WRITTEN REQUEST: Take the line that contains "From the objects" as the first and the last line of the material as the final one; set down exactly the lines in that span.

DATA SUPPLIED:
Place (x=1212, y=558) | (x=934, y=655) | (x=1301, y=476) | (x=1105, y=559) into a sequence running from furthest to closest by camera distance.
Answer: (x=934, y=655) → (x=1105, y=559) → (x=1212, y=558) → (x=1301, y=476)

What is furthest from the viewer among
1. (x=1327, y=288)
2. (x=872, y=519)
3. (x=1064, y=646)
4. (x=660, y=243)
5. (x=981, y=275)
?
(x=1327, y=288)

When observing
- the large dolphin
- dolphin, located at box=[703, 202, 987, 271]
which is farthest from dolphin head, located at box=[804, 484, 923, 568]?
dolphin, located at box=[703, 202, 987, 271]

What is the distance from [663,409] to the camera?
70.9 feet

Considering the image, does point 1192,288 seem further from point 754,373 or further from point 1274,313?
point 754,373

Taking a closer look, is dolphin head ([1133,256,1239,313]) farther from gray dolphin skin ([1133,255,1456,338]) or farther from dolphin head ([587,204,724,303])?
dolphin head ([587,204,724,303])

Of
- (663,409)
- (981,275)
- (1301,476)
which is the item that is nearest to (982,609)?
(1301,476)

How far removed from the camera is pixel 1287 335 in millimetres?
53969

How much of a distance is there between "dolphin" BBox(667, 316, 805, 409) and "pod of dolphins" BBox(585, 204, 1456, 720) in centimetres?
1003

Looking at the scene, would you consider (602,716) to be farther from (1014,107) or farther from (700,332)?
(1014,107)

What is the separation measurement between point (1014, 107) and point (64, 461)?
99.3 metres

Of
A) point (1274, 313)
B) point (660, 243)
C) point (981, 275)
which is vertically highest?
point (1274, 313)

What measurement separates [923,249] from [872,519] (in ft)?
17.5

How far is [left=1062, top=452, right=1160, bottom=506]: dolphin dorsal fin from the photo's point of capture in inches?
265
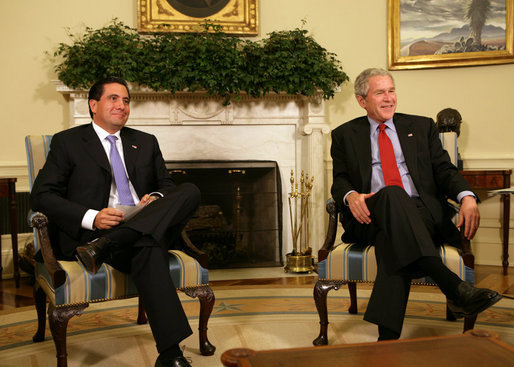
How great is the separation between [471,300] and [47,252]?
187 cm

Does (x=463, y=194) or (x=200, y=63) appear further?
(x=200, y=63)

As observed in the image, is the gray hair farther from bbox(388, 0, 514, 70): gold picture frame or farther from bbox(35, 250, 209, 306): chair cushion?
bbox(388, 0, 514, 70): gold picture frame

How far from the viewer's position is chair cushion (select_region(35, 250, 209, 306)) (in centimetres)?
234

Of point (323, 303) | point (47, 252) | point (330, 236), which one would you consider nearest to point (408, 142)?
point (330, 236)

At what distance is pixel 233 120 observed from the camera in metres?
5.07

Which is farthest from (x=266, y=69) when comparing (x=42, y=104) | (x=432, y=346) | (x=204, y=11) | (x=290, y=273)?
(x=432, y=346)

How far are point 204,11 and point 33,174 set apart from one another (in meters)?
2.94

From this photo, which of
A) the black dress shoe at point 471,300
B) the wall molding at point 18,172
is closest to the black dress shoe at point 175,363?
the black dress shoe at point 471,300

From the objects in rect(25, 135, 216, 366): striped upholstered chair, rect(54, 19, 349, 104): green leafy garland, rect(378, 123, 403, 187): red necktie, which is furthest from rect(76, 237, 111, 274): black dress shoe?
rect(54, 19, 349, 104): green leafy garland

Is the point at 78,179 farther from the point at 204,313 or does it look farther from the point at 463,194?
the point at 463,194

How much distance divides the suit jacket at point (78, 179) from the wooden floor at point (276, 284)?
58.2 inches

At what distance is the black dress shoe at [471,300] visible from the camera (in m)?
2.09

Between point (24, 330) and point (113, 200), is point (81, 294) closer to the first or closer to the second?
point (113, 200)

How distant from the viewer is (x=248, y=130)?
5.15 metres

RESPONSE TO THIS TASK:
From the objects in rect(25, 135, 216, 366): striped upholstered chair, rect(54, 19, 349, 104): green leafy garland, rect(378, 123, 403, 187): red necktie, which is furthest from rect(76, 237, 111, 274): black dress shoe?
rect(54, 19, 349, 104): green leafy garland

Is the point at 78,179 farther from the point at 204,313 or does it look farther from the point at 463,194?
the point at 463,194

How much distance divides the suit jacket at point (78, 179) from the wooden floor at point (276, 284)?
58.2 inches

At what distance is the black dress shoe at [471,300] visible from the camera (in m)?
2.09

Between point (24, 330) and point (113, 200), is point (81, 294) closer to the first or closer to the second?
point (113, 200)

How distant from the viewer is (x=248, y=130)?
5.15 metres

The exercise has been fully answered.